Required task 1: Format the rows below as a JSON list of strings, one string per line, covering everything from the line containing "Looking at this picture, which" down to the line containing "44.8 meters". Skip blank lines and omit the pictures.

Source excerpt:
┏━━
The U.S. ambassador to Swaziland, a small absolute monarchy in Africa with the highest prevalence of HIV and AIDS in the world, is a specialist in African affairs.  Earl M. Irving was confirmed by the United States Senate on July 31, 2009, and sworn-in on August 27, 2009.  Irving replaced Ambassador Maurice Parker, who departed Swaziland on June 12, 2009.

Irving earned a B.A. from Middlebury College and an M.A. from the University of California, Berkeley. A career member of the Senior Foreign Service, Irving joined the State Department in January 1983. He began his career with an assignment in São Paulo, Brazil, which was followed by postings in South Africa and the Soviet Union. While he was in Moscow in 1987, Irving incurred the wrath of the Soviet government by attending a protest in support of Soviet Jews wishing to emigrate to Israel, and by visiting the predominately Muslim Soviet republic of Kirghizia, where he was accused of speaking to young people about their dissatisfaction with the national government.
┗━━
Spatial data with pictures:
┏━━
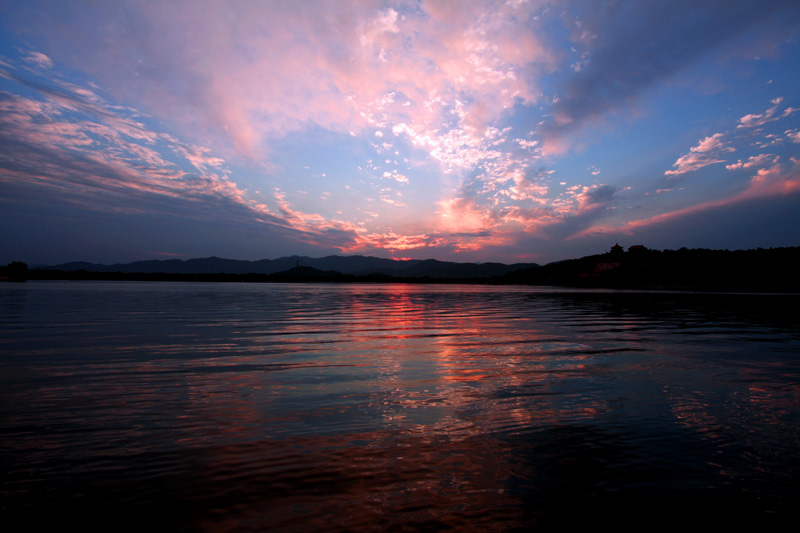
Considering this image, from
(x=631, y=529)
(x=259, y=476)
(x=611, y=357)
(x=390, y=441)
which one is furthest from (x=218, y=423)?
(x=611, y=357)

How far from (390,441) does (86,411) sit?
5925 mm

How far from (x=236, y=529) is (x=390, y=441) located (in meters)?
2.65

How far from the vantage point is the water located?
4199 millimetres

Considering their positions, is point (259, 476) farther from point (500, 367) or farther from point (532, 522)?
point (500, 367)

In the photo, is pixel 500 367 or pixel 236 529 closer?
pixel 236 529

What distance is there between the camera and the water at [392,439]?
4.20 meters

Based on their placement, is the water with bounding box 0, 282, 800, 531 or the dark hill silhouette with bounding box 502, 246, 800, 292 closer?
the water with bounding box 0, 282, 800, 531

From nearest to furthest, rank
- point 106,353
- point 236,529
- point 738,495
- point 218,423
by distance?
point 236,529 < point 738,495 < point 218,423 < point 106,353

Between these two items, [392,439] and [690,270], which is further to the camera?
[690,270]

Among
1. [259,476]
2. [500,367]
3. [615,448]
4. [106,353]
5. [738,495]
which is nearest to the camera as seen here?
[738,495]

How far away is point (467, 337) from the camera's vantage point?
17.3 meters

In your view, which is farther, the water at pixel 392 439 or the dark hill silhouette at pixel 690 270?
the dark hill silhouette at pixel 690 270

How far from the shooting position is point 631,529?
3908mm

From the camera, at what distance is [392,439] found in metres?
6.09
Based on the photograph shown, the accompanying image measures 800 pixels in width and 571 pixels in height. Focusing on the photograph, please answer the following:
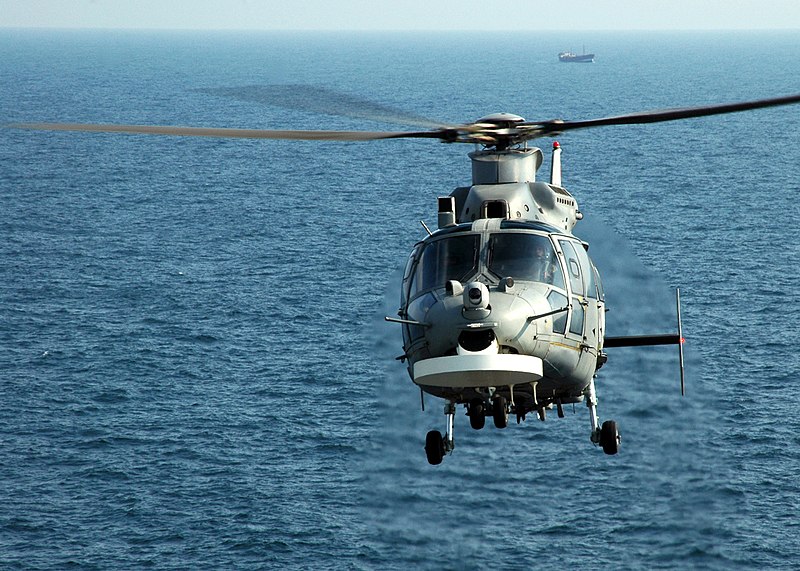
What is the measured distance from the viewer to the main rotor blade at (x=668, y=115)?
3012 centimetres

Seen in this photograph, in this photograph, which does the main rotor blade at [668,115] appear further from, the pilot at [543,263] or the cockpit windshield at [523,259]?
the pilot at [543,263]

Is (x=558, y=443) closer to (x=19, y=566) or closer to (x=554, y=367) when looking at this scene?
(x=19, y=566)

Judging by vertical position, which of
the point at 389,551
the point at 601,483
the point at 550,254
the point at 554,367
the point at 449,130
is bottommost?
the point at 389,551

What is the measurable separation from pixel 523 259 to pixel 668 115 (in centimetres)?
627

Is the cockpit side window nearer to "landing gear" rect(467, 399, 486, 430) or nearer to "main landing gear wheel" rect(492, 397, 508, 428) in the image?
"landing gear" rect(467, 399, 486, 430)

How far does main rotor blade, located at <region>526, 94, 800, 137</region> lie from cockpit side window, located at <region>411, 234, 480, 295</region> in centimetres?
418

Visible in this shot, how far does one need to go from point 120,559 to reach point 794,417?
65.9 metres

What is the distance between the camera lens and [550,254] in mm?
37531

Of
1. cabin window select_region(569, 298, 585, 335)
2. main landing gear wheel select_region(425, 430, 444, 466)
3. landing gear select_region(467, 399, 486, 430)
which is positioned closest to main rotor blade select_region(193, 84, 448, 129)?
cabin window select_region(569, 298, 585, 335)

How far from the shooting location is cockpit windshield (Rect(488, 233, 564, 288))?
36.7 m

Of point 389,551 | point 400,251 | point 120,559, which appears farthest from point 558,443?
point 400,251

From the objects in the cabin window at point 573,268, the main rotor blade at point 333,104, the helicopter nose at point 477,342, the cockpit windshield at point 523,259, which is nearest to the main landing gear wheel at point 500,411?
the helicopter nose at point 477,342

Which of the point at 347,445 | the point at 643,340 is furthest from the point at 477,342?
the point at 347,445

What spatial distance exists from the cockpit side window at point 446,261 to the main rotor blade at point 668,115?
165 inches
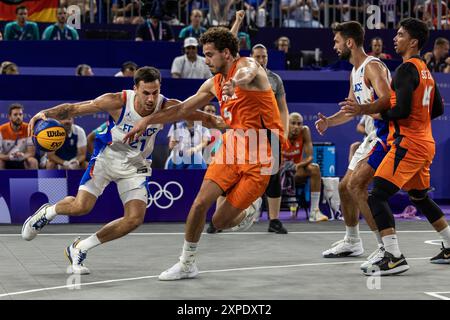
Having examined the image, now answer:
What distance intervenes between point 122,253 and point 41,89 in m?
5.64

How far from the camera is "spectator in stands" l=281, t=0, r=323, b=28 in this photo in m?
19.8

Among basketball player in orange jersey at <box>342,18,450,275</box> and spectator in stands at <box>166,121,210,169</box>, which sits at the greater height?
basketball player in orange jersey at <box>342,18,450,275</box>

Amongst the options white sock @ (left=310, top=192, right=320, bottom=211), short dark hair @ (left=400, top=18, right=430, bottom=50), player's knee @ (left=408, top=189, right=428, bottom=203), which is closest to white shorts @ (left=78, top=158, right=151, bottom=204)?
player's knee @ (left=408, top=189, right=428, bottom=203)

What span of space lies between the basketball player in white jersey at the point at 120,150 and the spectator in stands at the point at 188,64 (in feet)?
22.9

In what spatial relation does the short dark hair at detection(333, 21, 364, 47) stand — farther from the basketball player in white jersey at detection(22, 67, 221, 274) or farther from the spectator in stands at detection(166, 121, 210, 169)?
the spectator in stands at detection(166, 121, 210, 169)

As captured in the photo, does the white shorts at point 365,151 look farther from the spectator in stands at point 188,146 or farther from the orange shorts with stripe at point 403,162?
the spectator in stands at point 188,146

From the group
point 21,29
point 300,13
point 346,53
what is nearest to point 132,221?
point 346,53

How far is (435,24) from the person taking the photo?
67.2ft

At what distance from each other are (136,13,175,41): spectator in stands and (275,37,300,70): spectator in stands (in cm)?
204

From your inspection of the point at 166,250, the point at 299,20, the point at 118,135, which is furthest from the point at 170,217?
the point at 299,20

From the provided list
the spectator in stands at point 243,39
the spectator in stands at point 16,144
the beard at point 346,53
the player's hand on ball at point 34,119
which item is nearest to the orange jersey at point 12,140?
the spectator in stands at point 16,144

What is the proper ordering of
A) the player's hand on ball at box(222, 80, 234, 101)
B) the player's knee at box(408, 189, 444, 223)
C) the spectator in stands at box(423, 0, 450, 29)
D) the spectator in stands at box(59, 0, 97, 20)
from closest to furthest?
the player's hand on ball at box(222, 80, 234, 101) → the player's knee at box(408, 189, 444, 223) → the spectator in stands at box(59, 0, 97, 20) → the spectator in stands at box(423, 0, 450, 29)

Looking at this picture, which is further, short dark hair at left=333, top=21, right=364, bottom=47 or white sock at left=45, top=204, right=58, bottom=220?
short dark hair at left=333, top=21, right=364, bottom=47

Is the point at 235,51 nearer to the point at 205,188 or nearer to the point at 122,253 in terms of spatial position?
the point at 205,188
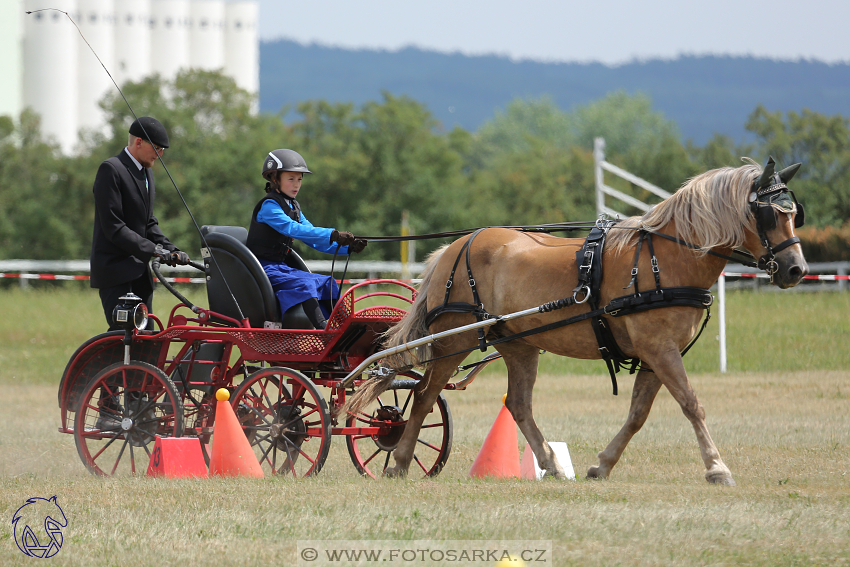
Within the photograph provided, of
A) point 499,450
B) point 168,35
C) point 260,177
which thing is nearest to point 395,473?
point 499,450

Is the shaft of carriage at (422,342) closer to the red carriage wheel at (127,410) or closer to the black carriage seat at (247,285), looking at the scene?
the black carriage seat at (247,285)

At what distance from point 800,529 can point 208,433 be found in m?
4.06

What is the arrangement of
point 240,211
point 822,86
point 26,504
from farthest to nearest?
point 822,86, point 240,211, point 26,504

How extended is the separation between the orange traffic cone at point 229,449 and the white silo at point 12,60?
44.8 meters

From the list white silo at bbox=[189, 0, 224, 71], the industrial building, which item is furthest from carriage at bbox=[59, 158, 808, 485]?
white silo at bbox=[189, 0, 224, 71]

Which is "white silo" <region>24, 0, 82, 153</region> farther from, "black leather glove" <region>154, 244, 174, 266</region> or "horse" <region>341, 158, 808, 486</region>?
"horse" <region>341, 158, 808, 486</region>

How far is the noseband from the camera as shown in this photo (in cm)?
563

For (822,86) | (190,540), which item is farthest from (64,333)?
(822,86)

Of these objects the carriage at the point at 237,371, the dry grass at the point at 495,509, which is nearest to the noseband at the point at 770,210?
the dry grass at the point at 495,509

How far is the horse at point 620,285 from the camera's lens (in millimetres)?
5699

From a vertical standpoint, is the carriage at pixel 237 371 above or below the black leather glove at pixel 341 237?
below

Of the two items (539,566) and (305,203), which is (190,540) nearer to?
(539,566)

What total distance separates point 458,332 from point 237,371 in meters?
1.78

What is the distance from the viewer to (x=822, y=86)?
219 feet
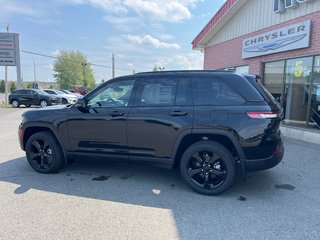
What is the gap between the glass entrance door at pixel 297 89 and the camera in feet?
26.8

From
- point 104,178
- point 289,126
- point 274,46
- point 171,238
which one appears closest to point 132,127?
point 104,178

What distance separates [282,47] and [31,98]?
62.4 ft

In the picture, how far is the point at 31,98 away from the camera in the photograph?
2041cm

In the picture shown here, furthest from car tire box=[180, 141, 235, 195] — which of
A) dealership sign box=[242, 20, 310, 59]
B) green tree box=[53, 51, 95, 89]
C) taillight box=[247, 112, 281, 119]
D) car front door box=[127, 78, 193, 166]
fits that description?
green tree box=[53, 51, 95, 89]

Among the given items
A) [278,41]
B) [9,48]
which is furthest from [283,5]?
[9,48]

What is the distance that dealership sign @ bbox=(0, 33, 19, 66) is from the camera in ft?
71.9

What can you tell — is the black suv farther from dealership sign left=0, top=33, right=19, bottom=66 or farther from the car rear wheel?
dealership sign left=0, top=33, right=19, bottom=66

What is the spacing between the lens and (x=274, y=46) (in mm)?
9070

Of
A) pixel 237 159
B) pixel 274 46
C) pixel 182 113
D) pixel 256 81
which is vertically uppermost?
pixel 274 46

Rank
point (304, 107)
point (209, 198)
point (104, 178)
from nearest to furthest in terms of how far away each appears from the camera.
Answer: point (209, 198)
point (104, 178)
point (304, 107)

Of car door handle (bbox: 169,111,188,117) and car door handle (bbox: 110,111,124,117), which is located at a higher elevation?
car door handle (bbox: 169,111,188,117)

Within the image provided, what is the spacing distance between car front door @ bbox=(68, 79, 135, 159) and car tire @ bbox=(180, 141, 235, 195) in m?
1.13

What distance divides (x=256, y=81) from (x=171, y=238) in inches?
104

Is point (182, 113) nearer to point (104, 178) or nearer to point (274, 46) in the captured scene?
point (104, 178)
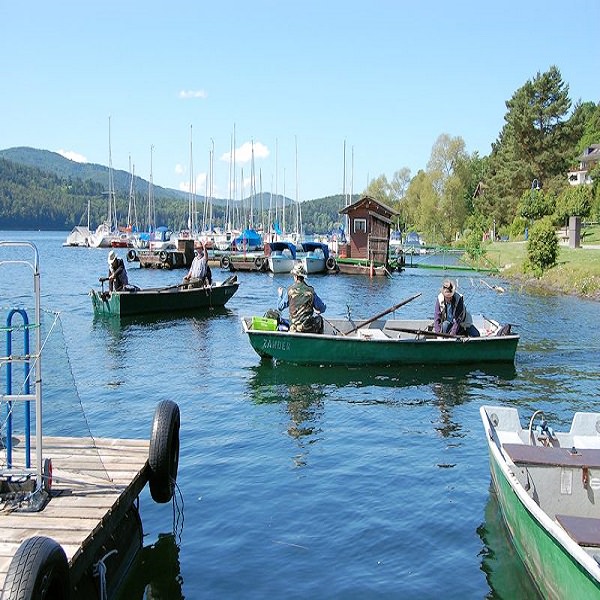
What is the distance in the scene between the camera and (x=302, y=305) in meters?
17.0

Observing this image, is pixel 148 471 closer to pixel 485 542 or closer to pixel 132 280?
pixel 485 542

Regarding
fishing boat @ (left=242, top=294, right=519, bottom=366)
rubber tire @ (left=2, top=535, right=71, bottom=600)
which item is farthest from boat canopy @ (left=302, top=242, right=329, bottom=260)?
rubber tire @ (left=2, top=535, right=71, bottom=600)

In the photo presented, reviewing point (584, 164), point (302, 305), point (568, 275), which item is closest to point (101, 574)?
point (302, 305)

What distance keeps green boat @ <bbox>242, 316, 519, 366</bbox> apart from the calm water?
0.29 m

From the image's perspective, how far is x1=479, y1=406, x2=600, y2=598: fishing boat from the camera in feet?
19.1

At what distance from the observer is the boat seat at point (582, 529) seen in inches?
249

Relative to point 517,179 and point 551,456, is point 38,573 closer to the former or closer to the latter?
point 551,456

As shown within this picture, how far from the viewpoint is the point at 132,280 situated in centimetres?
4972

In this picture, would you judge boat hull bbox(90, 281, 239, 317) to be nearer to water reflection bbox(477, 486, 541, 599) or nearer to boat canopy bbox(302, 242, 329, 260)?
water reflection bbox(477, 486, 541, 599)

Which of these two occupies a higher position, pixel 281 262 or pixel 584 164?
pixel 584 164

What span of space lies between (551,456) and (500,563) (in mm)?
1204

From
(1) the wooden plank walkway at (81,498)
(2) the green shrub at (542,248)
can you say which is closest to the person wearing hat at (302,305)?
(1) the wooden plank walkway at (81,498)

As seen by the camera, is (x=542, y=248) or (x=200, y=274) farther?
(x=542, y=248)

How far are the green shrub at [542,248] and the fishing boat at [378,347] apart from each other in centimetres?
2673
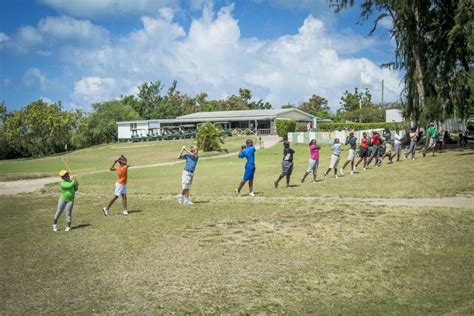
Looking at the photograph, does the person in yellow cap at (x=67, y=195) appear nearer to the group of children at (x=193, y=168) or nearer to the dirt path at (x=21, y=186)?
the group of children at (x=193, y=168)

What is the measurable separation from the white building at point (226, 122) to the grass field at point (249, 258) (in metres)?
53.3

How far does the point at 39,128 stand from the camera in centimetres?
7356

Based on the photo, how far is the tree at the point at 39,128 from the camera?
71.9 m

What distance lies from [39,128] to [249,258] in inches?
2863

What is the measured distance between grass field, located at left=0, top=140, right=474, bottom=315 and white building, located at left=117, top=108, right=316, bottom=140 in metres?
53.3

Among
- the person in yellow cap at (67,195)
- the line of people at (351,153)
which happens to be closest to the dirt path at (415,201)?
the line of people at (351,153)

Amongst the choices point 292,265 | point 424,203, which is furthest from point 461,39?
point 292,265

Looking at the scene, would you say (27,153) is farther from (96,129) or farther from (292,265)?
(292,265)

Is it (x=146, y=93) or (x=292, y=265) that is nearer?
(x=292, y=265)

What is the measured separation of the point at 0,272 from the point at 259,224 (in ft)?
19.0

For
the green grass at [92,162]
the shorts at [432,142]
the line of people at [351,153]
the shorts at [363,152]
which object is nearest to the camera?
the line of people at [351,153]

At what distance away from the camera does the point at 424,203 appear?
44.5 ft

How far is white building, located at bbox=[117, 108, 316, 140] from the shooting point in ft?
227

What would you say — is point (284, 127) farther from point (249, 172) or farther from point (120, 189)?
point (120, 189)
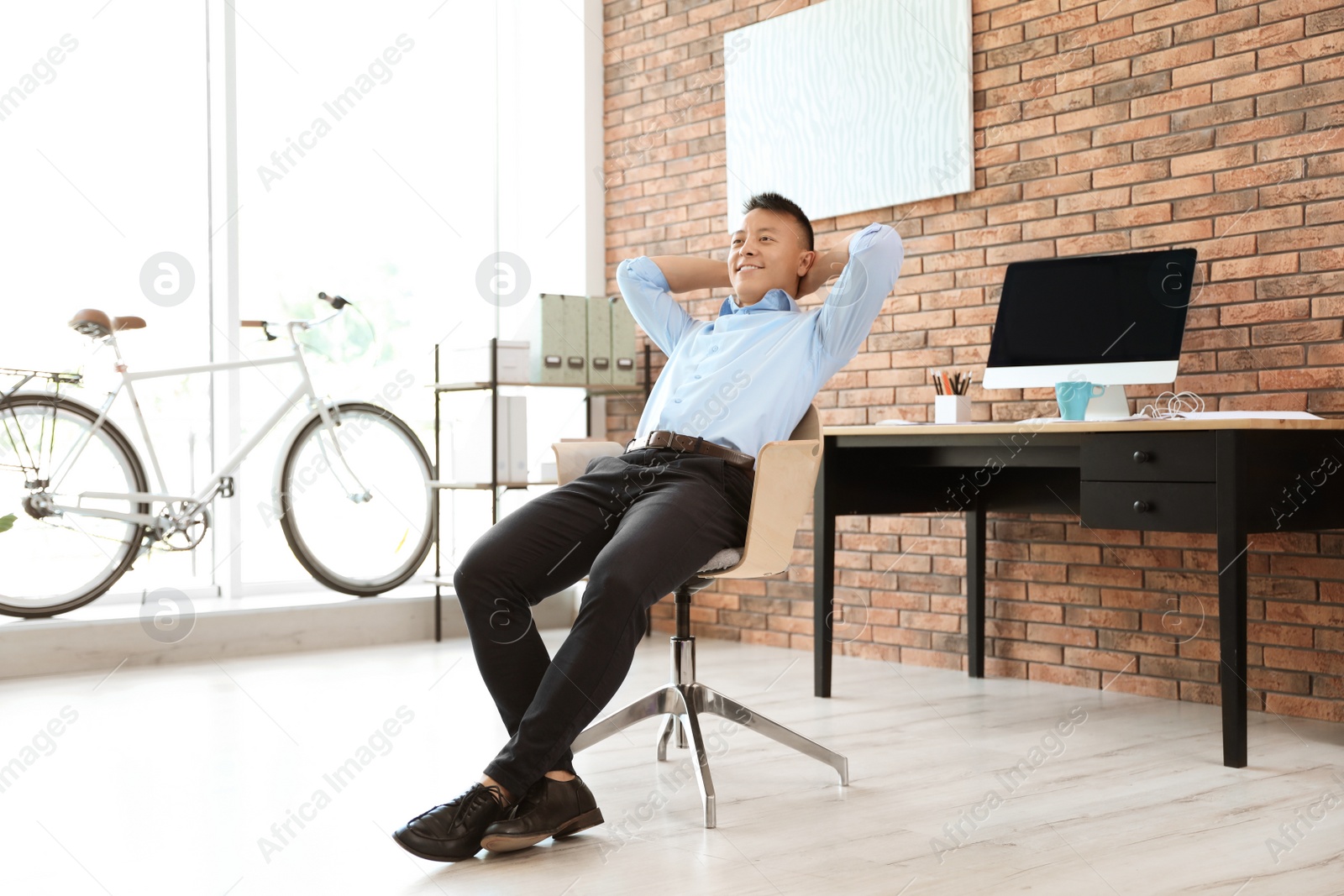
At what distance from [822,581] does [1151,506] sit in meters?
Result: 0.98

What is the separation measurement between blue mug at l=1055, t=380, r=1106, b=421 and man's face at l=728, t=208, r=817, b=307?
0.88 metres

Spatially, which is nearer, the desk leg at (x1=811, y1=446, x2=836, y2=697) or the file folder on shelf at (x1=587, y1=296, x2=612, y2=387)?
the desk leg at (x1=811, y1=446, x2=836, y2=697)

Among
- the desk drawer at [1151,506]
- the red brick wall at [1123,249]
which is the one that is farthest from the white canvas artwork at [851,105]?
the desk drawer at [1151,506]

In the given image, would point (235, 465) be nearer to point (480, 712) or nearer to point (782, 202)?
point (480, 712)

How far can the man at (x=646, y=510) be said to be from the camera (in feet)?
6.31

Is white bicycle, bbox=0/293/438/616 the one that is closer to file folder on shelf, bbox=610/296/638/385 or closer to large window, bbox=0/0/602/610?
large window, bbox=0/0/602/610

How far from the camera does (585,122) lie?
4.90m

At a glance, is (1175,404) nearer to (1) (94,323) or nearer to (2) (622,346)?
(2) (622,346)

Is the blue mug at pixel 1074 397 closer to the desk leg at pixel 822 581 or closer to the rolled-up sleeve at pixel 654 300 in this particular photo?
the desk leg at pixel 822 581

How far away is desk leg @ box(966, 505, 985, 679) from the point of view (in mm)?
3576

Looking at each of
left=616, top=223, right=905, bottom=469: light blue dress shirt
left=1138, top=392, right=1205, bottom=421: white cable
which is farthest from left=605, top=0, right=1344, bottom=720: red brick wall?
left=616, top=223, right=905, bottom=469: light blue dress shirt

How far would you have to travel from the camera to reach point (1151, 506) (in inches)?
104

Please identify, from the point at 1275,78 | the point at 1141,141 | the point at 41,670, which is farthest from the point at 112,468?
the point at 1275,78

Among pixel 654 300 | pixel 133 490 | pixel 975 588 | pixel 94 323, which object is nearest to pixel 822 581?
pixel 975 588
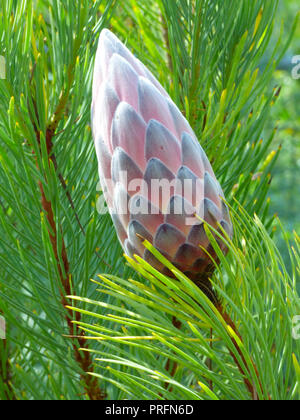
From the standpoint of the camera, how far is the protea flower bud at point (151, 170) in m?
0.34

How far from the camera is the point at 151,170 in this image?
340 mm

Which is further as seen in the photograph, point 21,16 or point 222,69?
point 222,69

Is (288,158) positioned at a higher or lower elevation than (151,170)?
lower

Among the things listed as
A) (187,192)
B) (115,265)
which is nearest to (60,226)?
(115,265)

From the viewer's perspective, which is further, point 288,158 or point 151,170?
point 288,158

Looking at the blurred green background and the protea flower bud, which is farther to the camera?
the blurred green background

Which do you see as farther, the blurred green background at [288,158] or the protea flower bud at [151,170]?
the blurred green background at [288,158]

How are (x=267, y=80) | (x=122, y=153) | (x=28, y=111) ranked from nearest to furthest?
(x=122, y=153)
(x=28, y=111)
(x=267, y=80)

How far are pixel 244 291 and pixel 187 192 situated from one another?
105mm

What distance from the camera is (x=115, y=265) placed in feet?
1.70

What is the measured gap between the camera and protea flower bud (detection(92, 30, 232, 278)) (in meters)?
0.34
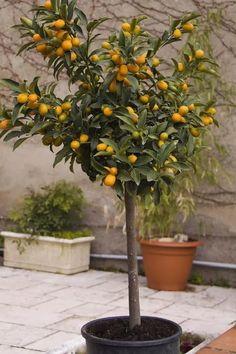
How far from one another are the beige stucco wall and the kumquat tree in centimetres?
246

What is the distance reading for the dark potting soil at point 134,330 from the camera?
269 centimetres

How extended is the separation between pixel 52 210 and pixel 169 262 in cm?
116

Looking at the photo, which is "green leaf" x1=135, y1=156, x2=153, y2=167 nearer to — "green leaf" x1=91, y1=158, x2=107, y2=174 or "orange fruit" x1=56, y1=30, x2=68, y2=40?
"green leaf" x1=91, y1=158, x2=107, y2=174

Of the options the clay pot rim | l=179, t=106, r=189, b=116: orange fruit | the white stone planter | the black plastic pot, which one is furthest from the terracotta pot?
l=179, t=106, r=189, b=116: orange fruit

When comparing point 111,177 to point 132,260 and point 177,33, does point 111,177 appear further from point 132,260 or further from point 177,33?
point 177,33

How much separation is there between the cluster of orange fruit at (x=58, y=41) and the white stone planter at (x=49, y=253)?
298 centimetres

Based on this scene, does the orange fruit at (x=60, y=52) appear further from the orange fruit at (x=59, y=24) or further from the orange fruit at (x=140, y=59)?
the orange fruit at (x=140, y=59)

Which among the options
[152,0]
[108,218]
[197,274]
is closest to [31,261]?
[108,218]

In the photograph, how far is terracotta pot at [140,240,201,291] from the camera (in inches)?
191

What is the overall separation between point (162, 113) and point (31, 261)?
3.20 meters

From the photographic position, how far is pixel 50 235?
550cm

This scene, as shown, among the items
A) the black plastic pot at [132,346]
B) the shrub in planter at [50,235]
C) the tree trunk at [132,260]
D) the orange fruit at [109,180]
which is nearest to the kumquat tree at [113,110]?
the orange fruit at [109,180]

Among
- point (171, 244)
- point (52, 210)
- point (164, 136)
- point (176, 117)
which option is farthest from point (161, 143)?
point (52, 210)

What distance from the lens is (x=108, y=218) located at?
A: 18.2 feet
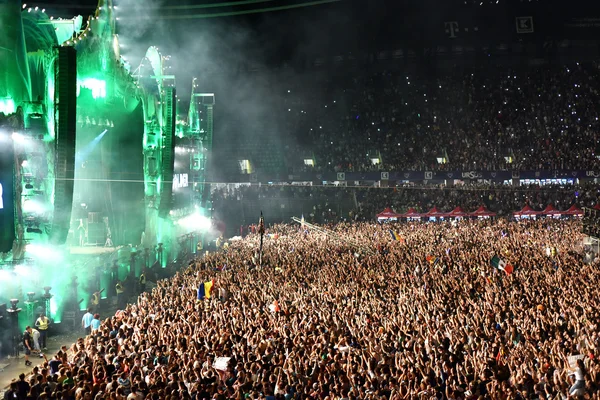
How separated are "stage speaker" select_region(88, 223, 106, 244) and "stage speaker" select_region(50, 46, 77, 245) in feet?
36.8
┗━━
Required task 2: From the ambassador profile, extract everything from "The U.S. ambassador" down to "June 12, 2009." word for word.

Expected answer 1:
[
  "Looking at this picture, which is further, short dark hair at left=333, top=21, right=364, bottom=47 or white sock at left=45, top=204, right=58, bottom=220?",
  "short dark hair at left=333, top=21, right=364, bottom=47",
  "Is the point at 235,51 nearer to the point at 205,188 or nearer to the point at 122,253 in terms of spatial position?",
  "the point at 205,188",
  "Within the photograph provided, of",
  "A) point 499,450",
  "B) point 168,35",
  "C) point 260,177",
  "which thing is nearest to point 395,473?",
  "point 499,450",
  "Is the shaft of carriage at (422,342) closer to the red carriage wheel at (127,410) or closer to the black carriage seat at (247,285), looking at the scene?",
  "the black carriage seat at (247,285)",
  "At what distance from point 800,529 can point 208,433 be found in m?",
  "4.06",
  "What is the arrangement of",
  "point 240,211",
  "point 822,86",
  "point 26,504",
  "from farthest to nearest?",
  "point 822,86, point 240,211, point 26,504",
  "How extended is the separation between the orange traffic cone at point 229,449 and the white silo at point 12,60?",
  "44.8 meters"
]

Expected answer 2:
The U.S. ambassador to Swaziland, a small absolute monarchy in Africa with the highest prevalence of HIV and AIDS in the world, is a specialist in African affairs.  Earl M. Irving was confirmed by the United States Senate on July 31, 2009, and sworn-in on August 27, 2009.  Irving replaced Ambassador Maurice Parker, who departed Swaziland on June 12, 2009.